▶ _Objective_
Edit the gift ideas article, giving everything from "1. Basic Hand" down to "a real book." again with "toolbox" changed to "tool bag".

▶ _Text section_
Inexpensive, Useful Gift Ideas for Your Young Adult's First Apartment
Better than Gift Cards; and What NOT to Give
So your child or godchild is moving out on his own. Here are some lightly priced and useful gifts to help your grad or new adult, male or female, set up an apartment and get well started on the road from dependence to independence. In the excitement of starting out, your new adult, even with a gift card, might not be thinking to purchase items that are durable and useful, sometimes good for a lifetime. They'll thank you later.
1. Basic Hand Tools: Claw hammer, large and small screwdrivers, large and small Phillips screwdrivers, adjustable wrench, pliers, measuring tape, picture-hanging hardware, a box of household nails and screws, thumbtacks. Buy new, not used; not motley, but a matching set. This inspires respect for the tools and makes them identifiable when they are borrowed. Include a toolbox. I got my basic tools when I was 21 and have used them in hundreds of situations.
2. Dictionary. Not an online dictionary; a real book.

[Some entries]
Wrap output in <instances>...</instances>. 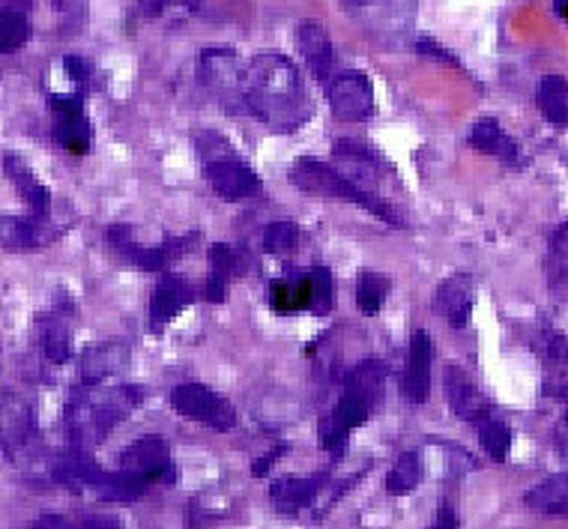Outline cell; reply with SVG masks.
Returning <instances> with one entry per match:
<instances>
[{"instance_id":"6da1fadb","label":"cell","mask_w":568,"mask_h":529,"mask_svg":"<svg viewBox=\"0 0 568 529\" xmlns=\"http://www.w3.org/2000/svg\"><path fill=\"white\" fill-rule=\"evenodd\" d=\"M243 105L273 132H296L312 118L300 69L282 54H257L243 69Z\"/></svg>"},{"instance_id":"7a4b0ae2","label":"cell","mask_w":568,"mask_h":529,"mask_svg":"<svg viewBox=\"0 0 568 529\" xmlns=\"http://www.w3.org/2000/svg\"><path fill=\"white\" fill-rule=\"evenodd\" d=\"M141 401V393L132 386H99V383H84L67 407V425L75 442H99L105 440L111 428L120 419H126L129 410Z\"/></svg>"},{"instance_id":"3957f363","label":"cell","mask_w":568,"mask_h":529,"mask_svg":"<svg viewBox=\"0 0 568 529\" xmlns=\"http://www.w3.org/2000/svg\"><path fill=\"white\" fill-rule=\"evenodd\" d=\"M291 183H294L300 192L312 197H333V201H347V204H356L365 213H372L386 225L404 227V218L395 213L393 204H386L372 192H365L359 183H353L351 176H344L338 167L326 165V162H317V159H300L294 167H291Z\"/></svg>"},{"instance_id":"277c9868","label":"cell","mask_w":568,"mask_h":529,"mask_svg":"<svg viewBox=\"0 0 568 529\" xmlns=\"http://www.w3.org/2000/svg\"><path fill=\"white\" fill-rule=\"evenodd\" d=\"M204 176L206 183L213 186L222 201L227 204H236V201H245V197L261 195V176L245 165L243 159L234 156L227 141H222L216 156L204 159Z\"/></svg>"},{"instance_id":"5b68a950","label":"cell","mask_w":568,"mask_h":529,"mask_svg":"<svg viewBox=\"0 0 568 529\" xmlns=\"http://www.w3.org/2000/svg\"><path fill=\"white\" fill-rule=\"evenodd\" d=\"M195 236H183V240H165L159 245H144L135 240V231L129 225H111L109 227V243L111 248L118 252L120 261H126L129 266L135 269H144V273H159L165 269L168 264H174L176 257L186 252Z\"/></svg>"},{"instance_id":"8992f818","label":"cell","mask_w":568,"mask_h":529,"mask_svg":"<svg viewBox=\"0 0 568 529\" xmlns=\"http://www.w3.org/2000/svg\"><path fill=\"white\" fill-rule=\"evenodd\" d=\"M171 404H174V410L180 413V416H186V419L192 421H201V425H210V428H216V431H227V428H234L236 425V413L234 407H231V401L222 398L219 393H213L204 383L189 380L174 386Z\"/></svg>"},{"instance_id":"52a82bcc","label":"cell","mask_w":568,"mask_h":529,"mask_svg":"<svg viewBox=\"0 0 568 529\" xmlns=\"http://www.w3.org/2000/svg\"><path fill=\"white\" fill-rule=\"evenodd\" d=\"M326 99L335 118L347 123H359L374 114V88L359 69L335 72V79L326 84Z\"/></svg>"},{"instance_id":"ba28073f","label":"cell","mask_w":568,"mask_h":529,"mask_svg":"<svg viewBox=\"0 0 568 529\" xmlns=\"http://www.w3.org/2000/svg\"><path fill=\"white\" fill-rule=\"evenodd\" d=\"M197 75L206 90L216 93L219 102H225V105H231V99L243 102V69L236 67V54L227 45H210L201 51Z\"/></svg>"},{"instance_id":"9c48e42d","label":"cell","mask_w":568,"mask_h":529,"mask_svg":"<svg viewBox=\"0 0 568 529\" xmlns=\"http://www.w3.org/2000/svg\"><path fill=\"white\" fill-rule=\"evenodd\" d=\"M120 467L141 472L150 485H174L176 467L162 437H141L120 455Z\"/></svg>"},{"instance_id":"30bf717a","label":"cell","mask_w":568,"mask_h":529,"mask_svg":"<svg viewBox=\"0 0 568 529\" xmlns=\"http://www.w3.org/2000/svg\"><path fill=\"white\" fill-rule=\"evenodd\" d=\"M432 359H434V344L432 335L425 329H416L407 347V365H404L402 377V393L407 401L425 404L428 393H432Z\"/></svg>"},{"instance_id":"8fae6325","label":"cell","mask_w":568,"mask_h":529,"mask_svg":"<svg viewBox=\"0 0 568 529\" xmlns=\"http://www.w3.org/2000/svg\"><path fill=\"white\" fill-rule=\"evenodd\" d=\"M443 380H446V398H449L455 416H460L464 421H470L476 428H479L481 421L490 419V404L485 401V395L476 389V383L470 380V374L449 365V368L443 372Z\"/></svg>"},{"instance_id":"7c38bea8","label":"cell","mask_w":568,"mask_h":529,"mask_svg":"<svg viewBox=\"0 0 568 529\" xmlns=\"http://www.w3.org/2000/svg\"><path fill=\"white\" fill-rule=\"evenodd\" d=\"M189 303H195V287L174 273L162 275L150 299V329L153 333L165 329V324H171Z\"/></svg>"},{"instance_id":"4fadbf2b","label":"cell","mask_w":568,"mask_h":529,"mask_svg":"<svg viewBox=\"0 0 568 529\" xmlns=\"http://www.w3.org/2000/svg\"><path fill=\"white\" fill-rule=\"evenodd\" d=\"M300 51L305 63L312 69V75L321 84H329L335 79V51L333 40L321 21H303L300 24Z\"/></svg>"},{"instance_id":"5bb4252c","label":"cell","mask_w":568,"mask_h":529,"mask_svg":"<svg viewBox=\"0 0 568 529\" xmlns=\"http://www.w3.org/2000/svg\"><path fill=\"white\" fill-rule=\"evenodd\" d=\"M434 312H440L449 321L452 329H464L470 324L473 312V282L470 275H452L434 291Z\"/></svg>"},{"instance_id":"9a60e30c","label":"cell","mask_w":568,"mask_h":529,"mask_svg":"<svg viewBox=\"0 0 568 529\" xmlns=\"http://www.w3.org/2000/svg\"><path fill=\"white\" fill-rule=\"evenodd\" d=\"M326 472H314V476H282L275 481L270 494L275 500L278 515H296L314 500V494L324 488Z\"/></svg>"},{"instance_id":"2e32d148","label":"cell","mask_w":568,"mask_h":529,"mask_svg":"<svg viewBox=\"0 0 568 529\" xmlns=\"http://www.w3.org/2000/svg\"><path fill=\"white\" fill-rule=\"evenodd\" d=\"M51 476L58 485L72 490L88 488V485H97L102 479V470L97 467V461L90 458L84 449H69L60 451L54 464H51Z\"/></svg>"},{"instance_id":"e0dca14e","label":"cell","mask_w":568,"mask_h":529,"mask_svg":"<svg viewBox=\"0 0 568 529\" xmlns=\"http://www.w3.org/2000/svg\"><path fill=\"white\" fill-rule=\"evenodd\" d=\"M3 174L10 176L12 186L19 189V195L24 197V204L30 206L33 216H49L51 213V192L42 186L37 176L30 174V167L21 162L16 153L3 156Z\"/></svg>"},{"instance_id":"ac0fdd59","label":"cell","mask_w":568,"mask_h":529,"mask_svg":"<svg viewBox=\"0 0 568 529\" xmlns=\"http://www.w3.org/2000/svg\"><path fill=\"white\" fill-rule=\"evenodd\" d=\"M470 147L476 153H485V156H494L506 162V165H515L518 162V144H515V138L506 135L503 126L494 118H481L476 126L470 129Z\"/></svg>"},{"instance_id":"d6986e66","label":"cell","mask_w":568,"mask_h":529,"mask_svg":"<svg viewBox=\"0 0 568 529\" xmlns=\"http://www.w3.org/2000/svg\"><path fill=\"white\" fill-rule=\"evenodd\" d=\"M30 7L33 0H3L0 3V51L16 54L30 40Z\"/></svg>"},{"instance_id":"ffe728a7","label":"cell","mask_w":568,"mask_h":529,"mask_svg":"<svg viewBox=\"0 0 568 529\" xmlns=\"http://www.w3.org/2000/svg\"><path fill=\"white\" fill-rule=\"evenodd\" d=\"M129 363V347L120 342H109V344H97V347H90L81 356V380L84 383H102L111 374H118L123 365Z\"/></svg>"},{"instance_id":"44dd1931","label":"cell","mask_w":568,"mask_h":529,"mask_svg":"<svg viewBox=\"0 0 568 529\" xmlns=\"http://www.w3.org/2000/svg\"><path fill=\"white\" fill-rule=\"evenodd\" d=\"M72 314V308L67 312H54L45 317L40 324V342H42V353L49 356V363L54 365H63L72 359V335H69V324L67 317Z\"/></svg>"},{"instance_id":"7402d4cb","label":"cell","mask_w":568,"mask_h":529,"mask_svg":"<svg viewBox=\"0 0 568 529\" xmlns=\"http://www.w3.org/2000/svg\"><path fill=\"white\" fill-rule=\"evenodd\" d=\"M150 481L135 470H118V472H102V479L97 481V494L105 502H120V506H129L135 502L144 490H148Z\"/></svg>"},{"instance_id":"603a6c76","label":"cell","mask_w":568,"mask_h":529,"mask_svg":"<svg viewBox=\"0 0 568 529\" xmlns=\"http://www.w3.org/2000/svg\"><path fill=\"white\" fill-rule=\"evenodd\" d=\"M536 105L554 126H568V81L562 75H545L536 90Z\"/></svg>"},{"instance_id":"cb8c5ba5","label":"cell","mask_w":568,"mask_h":529,"mask_svg":"<svg viewBox=\"0 0 568 529\" xmlns=\"http://www.w3.org/2000/svg\"><path fill=\"white\" fill-rule=\"evenodd\" d=\"M527 506L545 515H568V476H550L527 494Z\"/></svg>"},{"instance_id":"d4e9b609","label":"cell","mask_w":568,"mask_h":529,"mask_svg":"<svg viewBox=\"0 0 568 529\" xmlns=\"http://www.w3.org/2000/svg\"><path fill=\"white\" fill-rule=\"evenodd\" d=\"M273 308L278 314L308 312V273L287 275L273 285Z\"/></svg>"},{"instance_id":"484cf974","label":"cell","mask_w":568,"mask_h":529,"mask_svg":"<svg viewBox=\"0 0 568 529\" xmlns=\"http://www.w3.org/2000/svg\"><path fill=\"white\" fill-rule=\"evenodd\" d=\"M90 123L84 114H69V118H54V141L72 156H88L90 153Z\"/></svg>"},{"instance_id":"4316f807","label":"cell","mask_w":568,"mask_h":529,"mask_svg":"<svg viewBox=\"0 0 568 529\" xmlns=\"http://www.w3.org/2000/svg\"><path fill=\"white\" fill-rule=\"evenodd\" d=\"M248 269V252L243 245L216 243L210 245V275L222 282H234Z\"/></svg>"},{"instance_id":"83f0119b","label":"cell","mask_w":568,"mask_h":529,"mask_svg":"<svg viewBox=\"0 0 568 529\" xmlns=\"http://www.w3.org/2000/svg\"><path fill=\"white\" fill-rule=\"evenodd\" d=\"M30 431L28 404L3 393V455H10Z\"/></svg>"},{"instance_id":"f1b7e54d","label":"cell","mask_w":568,"mask_h":529,"mask_svg":"<svg viewBox=\"0 0 568 529\" xmlns=\"http://www.w3.org/2000/svg\"><path fill=\"white\" fill-rule=\"evenodd\" d=\"M389 296V278L381 273H359L356 278V305L365 317H374L381 314L383 303Z\"/></svg>"},{"instance_id":"f546056e","label":"cell","mask_w":568,"mask_h":529,"mask_svg":"<svg viewBox=\"0 0 568 529\" xmlns=\"http://www.w3.org/2000/svg\"><path fill=\"white\" fill-rule=\"evenodd\" d=\"M422 479V458L419 451H402V458L395 461V467L389 470V479H386V490L395 494V497H404L410 494Z\"/></svg>"},{"instance_id":"4dcf8cb0","label":"cell","mask_w":568,"mask_h":529,"mask_svg":"<svg viewBox=\"0 0 568 529\" xmlns=\"http://www.w3.org/2000/svg\"><path fill=\"white\" fill-rule=\"evenodd\" d=\"M333 273L326 266H314L308 269V312L312 314H329L333 312Z\"/></svg>"},{"instance_id":"1f68e13d","label":"cell","mask_w":568,"mask_h":529,"mask_svg":"<svg viewBox=\"0 0 568 529\" xmlns=\"http://www.w3.org/2000/svg\"><path fill=\"white\" fill-rule=\"evenodd\" d=\"M479 442H481V449L488 451L494 461H506V455H509V446H511L509 425H503L500 419L481 421Z\"/></svg>"},{"instance_id":"d6a6232c","label":"cell","mask_w":568,"mask_h":529,"mask_svg":"<svg viewBox=\"0 0 568 529\" xmlns=\"http://www.w3.org/2000/svg\"><path fill=\"white\" fill-rule=\"evenodd\" d=\"M300 245V227L294 222H273L264 227V248L270 255H287Z\"/></svg>"},{"instance_id":"836d02e7","label":"cell","mask_w":568,"mask_h":529,"mask_svg":"<svg viewBox=\"0 0 568 529\" xmlns=\"http://www.w3.org/2000/svg\"><path fill=\"white\" fill-rule=\"evenodd\" d=\"M347 428H344L342 421H335L333 416H326L324 421H321V442H324L326 451H333L335 458L342 455L344 446H347Z\"/></svg>"},{"instance_id":"e575fe53","label":"cell","mask_w":568,"mask_h":529,"mask_svg":"<svg viewBox=\"0 0 568 529\" xmlns=\"http://www.w3.org/2000/svg\"><path fill=\"white\" fill-rule=\"evenodd\" d=\"M541 350L548 356L550 363L568 368V338L562 333H541Z\"/></svg>"},{"instance_id":"d590c367","label":"cell","mask_w":568,"mask_h":529,"mask_svg":"<svg viewBox=\"0 0 568 529\" xmlns=\"http://www.w3.org/2000/svg\"><path fill=\"white\" fill-rule=\"evenodd\" d=\"M180 3H186L189 10H197V7H201V0H138V12H141L144 19H159V16H165L171 7H180Z\"/></svg>"},{"instance_id":"8d00e7d4","label":"cell","mask_w":568,"mask_h":529,"mask_svg":"<svg viewBox=\"0 0 568 529\" xmlns=\"http://www.w3.org/2000/svg\"><path fill=\"white\" fill-rule=\"evenodd\" d=\"M63 67H67L69 79L75 81V84H79L81 90L88 88V84H90V72H93V67H90V60L79 58V54H67V58H63Z\"/></svg>"},{"instance_id":"74e56055","label":"cell","mask_w":568,"mask_h":529,"mask_svg":"<svg viewBox=\"0 0 568 529\" xmlns=\"http://www.w3.org/2000/svg\"><path fill=\"white\" fill-rule=\"evenodd\" d=\"M49 109L54 118H69V114H84V99L81 96H49Z\"/></svg>"},{"instance_id":"f35d334b","label":"cell","mask_w":568,"mask_h":529,"mask_svg":"<svg viewBox=\"0 0 568 529\" xmlns=\"http://www.w3.org/2000/svg\"><path fill=\"white\" fill-rule=\"evenodd\" d=\"M416 51H419V54H432V58H437V60H443V63H449V67L460 69V60L452 58L449 51L443 49V45H437L434 40H428V37H422V40L416 42Z\"/></svg>"},{"instance_id":"ab89813d","label":"cell","mask_w":568,"mask_h":529,"mask_svg":"<svg viewBox=\"0 0 568 529\" xmlns=\"http://www.w3.org/2000/svg\"><path fill=\"white\" fill-rule=\"evenodd\" d=\"M284 451H287V442H278V446H275L273 451H266V455H261V458H257V461L252 464V476H257V479H261V476H266V470H270V467H273V464L278 461V458H282Z\"/></svg>"},{"instance_id":"60d3db41","label":"cell","mask_w":568,"mask_h":529,"mask_svg":"<svg viewBox=\"0 0 568 529\" xmlns=\"http://www.w3.org/2000/svg\"><path fill=\"white\" fill-rule=\"evenodd\" d=\"M550 252H554L559 261H568V222H562V225L550 234Z\"/></svg>"},{"instance_id":"b9f144b4","label":"cell","mask_w":568,"mask_h":529,"mask_svg":"<svg viewBox=\"0 0 568 529\" xmlns=\"http://www.w3.org/2000/svg\"><path fill=\"white\" fill-rule=\"evenodd\" d=\"M79 529H120V520L111 515H84L79 520Z\"/></svg>"},{"instance_id":"7bdbcfd3","label":"cell","mask_w":568,"mask_h":529,"mask_svg":"<svg viewBox=\"0 0 568 529\" xmlns=\"http://www.w3.org/2000/svg\"><path fill=\"white\" fill-rule=\"evenodd\" d=\"M30 529H79V527H72L67 518H60V515H42L40 520H33L30 523Z\"/></svg>"},{"instance_id":"ee69618b","label":"cell","mask_w":568,"mask_h":529,"mask_svg":"<svg viewBox=\"0 0 568 529\" xmlns=\"http://www.w3.org/2000/svg\"><path fill=\"white\" fill-rule=\"evenodd\" d=\"M432 529H458V518H455V511L443 509L440 515H437V520H434Z\"/></svg>"},{"instance_id":"f6af8a7d","label":"cell","mask_w":568,"mask_h":529,"mask_svg":"<svg viewBox=\"0 0 568 529\" xmlns=\"http://www.w3.org/2000/svg\"><path fill=\"white\" fill-rule=\"evenodd\" d=\"M554 7H557V16H559V19H566V21H568V0H557Z\"/></svg>"},{"instance_id":"bcb514c9","label":"cell","mask_w":568,"mask_h":529,"mask_svg":"<svg viewBox=\"0 0 568 529\" xmlns=\"http://www.w3.org/2000/svg\"><path fill=\"white\" fill-rule=\"evenodd\" d=\"M351 3H368V0H351Z\"/></svg>"}]
</instances>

▶ _Correct output_
1. Basic Hand Tools: Claw hammer, large and small screwdrivers, large and small Phillips screwdrivers, adjustable wrench, pliers, measuring tape, picture-hanging hardware, a box of household nails and screws, thumbtacks. Buy new, not used; not motley, but a matching set. This inspires respect for the tools and makes them identifiable when they are borrowed. Include a tool bag. I got my basic tools when I was 21 and have used them in hundreds of situations.
2. Dictionary. Not an online dictionary; a real book.